Grealish: von partynacht zur humanitären arbeit – ein aufholprozess?

Ein fragwürdiger Vorfall und eine anschließende bemerkenswerte Geste: Jack Grealish, der von Manchester City an den Everton ausgeliehene Spielmacher, sorgte kürzlich für Schlagzeilen – allerdings nicht auf dem Rasen. Bilder, die ihn anscheinend schlafend und in betrunkenem Zustand auf dem Dach eines Ausgehviertels zeigen, kursierten in den Medien und warfen Fragen auf.

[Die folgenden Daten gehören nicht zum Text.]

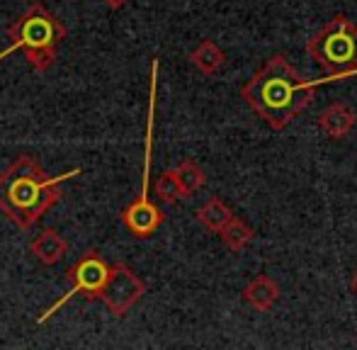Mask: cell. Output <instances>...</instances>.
I'll use <instances>...</instances> for the list:
<instances>
[{
	"instance_id": "cell-6",
	"label": "cell",
	"mask_w": 357,
	"mask_h": 350,
	"mask_svg": "<svg viewBox=\"0 0 357 350\" xmlns=\"http://www.w3.org/2000/svg\"><path fill=\"white\" fill-rule=\"evenodd\" d=\"M144 292H146V287L137 273H132L127 265H114L107 282H105L102 292H100V299H102L105 307H107L114 317H124V314L144 297Z\"/></svg>"
},
{
	"instance_id": "cell-18",
	"label": "cell",
	"mask_w": 357,
	"mask_h": 350,
	"mask_svg": "<svg viewBox=\"0 0 357 350\" xmlns=\"http://www.w3.org/2000/svg\"><path fill=\"white\" fill-rule=\"evenodd\" d=\"M350 289H353V294L357 297V270L353 273V280H350Z\"/></svg>"
},
{
	"instance_id": "cell-2",
	"label": "cell",
	"mask_w": 357,
	"mask_h": 350,
	"mask_svg": "<svg viewBox=\"0 0 357 350\" xmlns=\"http://www.w3.org/2000/svg\"><path fill=\"white\" fill-rule=\"evenodd\" d=\"M75 173L78 171L59 175V178H47L34 158H17L0 175V209L17 227H34L39 217L61 197L56 185L66 178H73Z\"/></svg>"
},
{
	"instance_id": "cell-11",
	"label": "cell",
	"mask_w": 357,
	"mask_h": 350,
	"mask_svg": "<svg viewBox=\"0 0 357 350\" xmlns=\"http://www.w3.org/2000/svg\"><path fill=\"white\" fill-rule=\"evenodd\" d=\"M29 251H32L34 258H39L44 265H54L66 256L68 246H66V241H63L61 234L54 231V229H47V231H42L37 238H34Z\"/></svg>"
},
{
	"instance_id": "cell-10",
	"label": "cell",
	"mask_w": 357,
	"mask_h": 350,
	"mask_svg": "<svg viewBox=\"0 0 357 350\" xmlns=\"http://www.w3.org/2000/svg\"><path fill=\"white\" fill-rule=\"evenodd\" d=\"M190 61H192V66L197 68L199 73L214 76V73H219L221 68L226 66V54L216 42L204 39V42H199L197 47L190 52Z\"/></svg>"
},
{
	"instance_id": "cell-12",
	"label": "cell",
	"mask_w": 357,
	"mask_h": 350,
	"mask_svg": "<svg viewBox=\"0 0 357 350\" xmlns=\"http://www.w3.org/2000/svg\"><path fill=\"white\" fill-rule=\"evenodd\" d=\"M234 217L236 214L231 212V207L219 197H209L207 202L195 212V219H197L207 231H214V234H219Z\"/></svg>"
},
{
	"instance_id": "cell-15",
	"label": "cell",
	"mask_w": 357,
	"mask_h": 350,
	"mask_svg": "<svg viewBox=\"0 0 357 350\" xmlns=\"http://www.w3.org/2000/svg\"><path fill=\"white\" fill-rule=\"evenodd\" d=\"M153 192H155V197H158V202H163V204H175L180 197H185L183 185H180V180H178V175H175V171L160 173L158 178H155Z\"/></svg>"
},
{
	"instance_id": "cell-13",
	"label": "cell",
	"mask_w": 357,
	"mask_h": 350,
	"mask_svg": "<svg viewBox=\"0 0 357 350\" xmlns=\"http://www.w3.org/2000/svg\"><path fill=\"white\" fill-rule=\"evenodd\" d=\"M219 238H221V243L229 248V251L238 253V251H243V248L248 246L250 241H253L255 231H253V227H250L248 222H243L241 217H234L219 231Z\"/></svg>"
},
{
	"instance_id": "cell-1",
	"label": "cell",
	"mask_w": 357,
	"mask_h": 350,
	"mask_svg": "<svg viewBox=\"0 0 357 350\" xmlns=\"http://www.w3.org/2000/svg\"><path fill=\"white\" fill-rule=\"evenodd\" d=\"M338 78L324 76L319 81L296 73L284 54H273L248 81L241 86V98L250 109L275 132L289 127L314 100V90L321 83H333Z\"/></svg>"
},
{
	"instance_id": "cell-16",
	"label": "cell",
	"mask_w": 357,
	"mask_h": 350,
	"mask_svg": "<svg viewBox=\"0 0 357 350\" xmlns=\"http://www.w3.org/2000/svg\"><path fill=\"white\" fill-rule=\"evenodd\" d=\"M24 56H27L29 66H32L34 71H47V68H52L54 61H56V47L29 49V52H24Z\"/></svg>"
},
{
	"instance_id": "cell-9",
	"label": "cell",
	"mask_w": 357,
	"mask_h": 350,
	"mask_svg": "<svg viewBox=\"0 0 357 350\" xmlns=\"http://www.w3.org/2000/svg\"><path fill=\"white\" fill-rule=\"evenodd\" d=\"M280 284L275 282L270 275H255L243 289H241V299L255 312H270L275 304L280 302Z\"/></svg>"
},
{
	"instance_id": "cell-8",
	"label": "cell",
	"mask_w": 357,
	"mask_h": 350,
	"mask_svg": "<svg viewBox=\"0 0 357 350\" xmlns=\"http://www.w3.org/2000/svg\"><path fill=\"white\" fill-rule=\"evenodd\" d=\"M316 124H319V129L328 139L340 142V139H345L357 127V112L345 102H331L328 107H324L319 112Z\"/></svg>"
},
{
	"instance_id": "cell-7",
	"label": "cell",
	"mask_w": 357,
	"mask_h": 350,
	"mask_svg": "<svg viewBox=\"0 0 357 350\" xmlns=\"http://www.w3.org/2000/svg\"><path fill=\"white\" fill-rule=\"evenodd\" d=\"M122 217H124L127 229L134 234V236H137V238H149L151 234H153L155 229L163 224L165 214L160 212V207H155V204L151 202L146 195H142V197H137L127 209H124Z\"/></svg>"
},
{
	"instance_id": "cell-5",
	"label": "cell",
	"mask_w": 357,
	"mask_h": 350,
	"mask_svg": "<svg viewBox=\"0 0 357 350\" xmlns=\"http://www.w3.org/2000/svg\"><path fill=\"white\" fill-rule=\"evenodd\" d=\"M109 273H112V268H109V265L105 263L98 253H85V256L80 258V261L75 263L71 270H68V277H71V289L63 294L61 302H56L42 319H39V324H44L54 312H59V309L63 307V302H66L68 297H73V294L85 292L88 297H100V292H102Z\"/></svg>"
},
{
	"instance_id": "cell-3",
	"label": "cell",
	"mask_w": 357,
	"mask_h": 350,
	"mask_svg": "<svg viewBox=\"0 0 357 350\" xmlns=\"http://www.w3.org/2000/svg\"><path fill=\"white\" fill-rule=\"evenodd\" d=\"M306 54L326 76L338 81L357 76V24L345 15L331 17L306 42Z\"/></svg>"
},
{
	"instance_id": "cell-4",
	"label": "cell",
	"mask_w": 357,
	"mask_h": 350,
	"mask_svg": "<svg viewBox=\"0 0 357 350\" xmlns=\"http://www.w3.org/2000/svg\"><path fill=\"white\" fill-rule=\"evenodd\" d=\"M10 44L0 59L13 54L15 49H22V52H29V49H42V47H56L59 42L63 39V27L54 15L47 13L44 5H32L22 17H17L8 29Z\"/></svg>"
},
{
	"instance_id": "cell-17",
	"label": "cell",
	"mask_w": 357,
	"mask_h": 350,
	"mask_svg": "<svg viewBox=\"0 0 357 350\" xmlns=\"http://www.w3.org/2000/svg\"><path fill=\"white\" fill-rule=\"evenodd\" d=\"M105 3H107L112 10H117V8H122V5L127 3V0H105Z\"/></svg>"
},
{
	"instance_id": "cell-14",
	"label": "cell",
	"mask_w": 357,
	"mask_h": 350,
	"mask_svg": "<svg viewBox=\"0 0 357 350\" xmlns=\"http://www.w3.org/2000/svg\"><path fill=\"white\" fill-rule=\"evenodd\" d=\"M173 171H175V175H178L180 185H183L185 197H188V195L199 192V190L204 188V183H207V178H204V171L195 161H190V158L180 163L178 168H173Z\"/></svg>"
}]
</instances>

Eine dunkle nacht, ein schneller neuanfang

Eine dunkle nacht, ein schneller neuanfang

Die Details sind brisant: Zeugen berichteten gegenüber 'The Sun', dass Grealish von Freunden geweckt werden musste und offenbar den Verstand verloren hatte. Ein solches Verhalten ist für einen Profifußballer von Grealish' Kaliber äußerst unvorteilhaft und kann seine Reputation nachhaltig schädigen. Doch der junge Engländer scheint entschlossen zu sein, diesen Imageschaden wieder gut zu machen.

Nur wenige Tage später tauchte Grealish in einer völlig anderen Rolle auf: Als Botschafter für 'Special Olympics Great Britain'. Bei einer Veranstaltung für Kinder und Erwachsene mit geistiger Behinderung zeigte er sich von seiner menschlichen Seite. „Ich lebe damit, Menschen glücklich zu machen“, erklärte er. „Ich möchte ihnen in allem helfen, wo ich kann.“ Die persönliche Verbindung zu diesem Thema ist offensichtlich: Seine kleine Schwester leidet an Zerebralparese, was seine Motivation für dieses Engagement noch verstärkt.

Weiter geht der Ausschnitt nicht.